[TEXTO CITADO]
::::::::
Reflejo someramente algunos matices de esas reglas de urbanidad perdidas en el ajetreo diario de nuestro con-vivir. La mala educación asentada en nuestro entorno desde hace algún tiempo se manifiesta en conductas irrespetuosas o violentas, en falta de normas claras que nos abocan a una moral laxa.

Hemos pasado de unas normas rígidas a una situación de relajación total. No se puede reprimir al personal, "eso es de fachas", oímos decir. La buena educación no tiene color político, no es ni de derechas ni de izquierdas y si no tenemos esto claro mal vamos. La buena educación nos ayudará a vivir un mundo más humano donde cada persona sea tenida en cuenta y respetada.

Pedir las cosas por favor; dar las gracias, los buenos días o buenas tardes; saludar; ceder el paso; emplear el "usted" en lugar del hortera "tío" o "colega" son indicios de consideración hacia la otra persona que no están reñidos con ser moderno o carca, como pretendemos clasificar simplonamente a los demás.

Hablamos a grito “pelao”; de dos palabras que emitimos, tres son tacos, descalificaciones, insultos cargados de desprecio (no-aprecio) hacia los otros, hasta el punto que la grosería parece lo más normal frente a la pérdida de los llamados buenos modales.

Autobuses y metro tienen asientos reservados para personas ancianas, discapacitadas o mujeres embarazadas; sin embargo, con demasiada frecuencia van ocupados por el primero que llega. Ceder la plaza a esas personas, en lo reservado o en cualquier otro asiento, ya no mola. "Yo pago mi billete y tengo derecho a ir sentado", hemos oído decir más de una vez ante una recriminación por dicha actitud.

Prestando un poco de atención observaremos cómo el personal más joven mira distraídamente por la ventanilla para soslayar verse en la tesitura de ceder el asiento a esa anciana que se agarra insegura a la barra más cercana para no perder el equilibrio. Mientras ella soporta dicho movimiento alguien, en mejor condición física, goza del valor añadido que le permite su billete.

Alguien me sugirió una vez que tenía que viajar más por otros países para aprender lo positivo o lo negativo de los mismos. He viajado por diversos países –no todo lo que quisiera- y siempre contemplé cómo la gente más joven se levantaba al entrar una persona mayor en el autobús o en el metro, incluso si era una señora no necesariamente mayor. Berlín o Moscú pueden valer de ejemplo.

A esa actitud se le llamaba "buena educación", que se transmitía en casa y en las normas de urbanidad que tanto la familia como la escuela intentaban inculcarnos. Digamos que la buena educación es básica en la distancia corta de la convivencia. Ahora esa cortesía, ofrecida libremente por el sujeto, como deferencia a otras personas, ya no está de moda.
::::::::
[LÍNEAS DE DATOS]
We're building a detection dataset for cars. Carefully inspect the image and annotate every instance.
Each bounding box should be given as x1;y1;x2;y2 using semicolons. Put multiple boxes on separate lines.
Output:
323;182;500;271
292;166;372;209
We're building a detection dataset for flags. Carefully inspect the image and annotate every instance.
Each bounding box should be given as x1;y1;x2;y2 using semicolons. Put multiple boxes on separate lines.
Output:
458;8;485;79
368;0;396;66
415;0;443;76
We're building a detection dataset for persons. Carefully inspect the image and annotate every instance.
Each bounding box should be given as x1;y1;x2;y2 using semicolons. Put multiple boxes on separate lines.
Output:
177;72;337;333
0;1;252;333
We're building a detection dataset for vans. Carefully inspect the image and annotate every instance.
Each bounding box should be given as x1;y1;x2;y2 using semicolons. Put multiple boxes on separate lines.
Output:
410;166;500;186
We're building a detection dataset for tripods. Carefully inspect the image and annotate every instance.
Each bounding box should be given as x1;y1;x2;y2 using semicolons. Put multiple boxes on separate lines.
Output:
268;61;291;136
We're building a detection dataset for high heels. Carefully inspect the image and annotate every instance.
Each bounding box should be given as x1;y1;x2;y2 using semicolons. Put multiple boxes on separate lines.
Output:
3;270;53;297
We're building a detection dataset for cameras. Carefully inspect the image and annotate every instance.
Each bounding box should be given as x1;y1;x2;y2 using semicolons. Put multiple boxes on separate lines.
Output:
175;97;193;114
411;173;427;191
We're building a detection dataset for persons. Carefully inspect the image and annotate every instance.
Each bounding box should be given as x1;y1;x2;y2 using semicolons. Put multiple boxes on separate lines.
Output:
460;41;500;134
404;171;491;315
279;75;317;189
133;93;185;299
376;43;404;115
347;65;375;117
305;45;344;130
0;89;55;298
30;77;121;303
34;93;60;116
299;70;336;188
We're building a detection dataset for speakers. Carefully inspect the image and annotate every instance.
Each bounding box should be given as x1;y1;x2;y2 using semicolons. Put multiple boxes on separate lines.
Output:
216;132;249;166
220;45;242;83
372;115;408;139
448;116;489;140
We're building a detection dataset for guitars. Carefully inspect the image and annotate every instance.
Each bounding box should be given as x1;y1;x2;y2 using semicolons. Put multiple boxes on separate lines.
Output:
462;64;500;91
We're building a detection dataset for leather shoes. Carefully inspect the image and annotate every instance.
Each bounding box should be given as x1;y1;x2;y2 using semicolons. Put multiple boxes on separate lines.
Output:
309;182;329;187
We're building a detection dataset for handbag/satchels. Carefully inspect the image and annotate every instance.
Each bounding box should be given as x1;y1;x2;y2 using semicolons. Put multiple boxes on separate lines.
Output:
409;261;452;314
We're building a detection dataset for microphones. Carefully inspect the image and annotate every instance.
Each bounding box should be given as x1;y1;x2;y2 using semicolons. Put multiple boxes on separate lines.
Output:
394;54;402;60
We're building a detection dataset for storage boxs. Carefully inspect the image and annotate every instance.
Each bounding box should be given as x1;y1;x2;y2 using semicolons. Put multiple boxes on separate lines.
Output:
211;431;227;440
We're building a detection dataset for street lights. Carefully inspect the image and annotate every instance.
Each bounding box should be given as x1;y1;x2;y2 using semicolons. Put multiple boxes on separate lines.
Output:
::::::::
[OBJETIVO 1] En el texto sobre la buena educación, ¿por qué mira distraídamente por la ventanilla el personal más joven? Contesta en una a tres frases.
[OBJETIVO 2] Prosigue el texto sobre la buena educación a partir de su última frase.
El listado es material aparte y no tiene relación con el texto citado.

[RESPUESTA 1] Lo hace para no verse en la situación de tener que ceder el asiento a la anciana que se agarra insegura a la barra más cercana para no perder el equilibrio.

[RESPUESTA 2]
Esas acciones cívicas, que antes eran percibidas como normales, ahora aparecen como algo excepcional, pero que lamentablemente no dejan en buen lugar a la sociedad en la que vivimos. Respetar la fila en la parada del autobús, del cine, del museo, etc., es cosa de tontos. ¿Será por eso que delimitan el terreno con unas laberínticas pasarelas? Dichas cintas, marcando el camino, me recuerdan la entrada de un redil. Perdonen el exabrupto.

Y mientras defendemos una Ecología de altos vuelos no tenemos empacho en arrojar al suelo papeles, envases, cristal, restos de comida, desperdicios –ecología casera-. Y para qué hablar de los restos sólidos de nuestras queridas mascotas.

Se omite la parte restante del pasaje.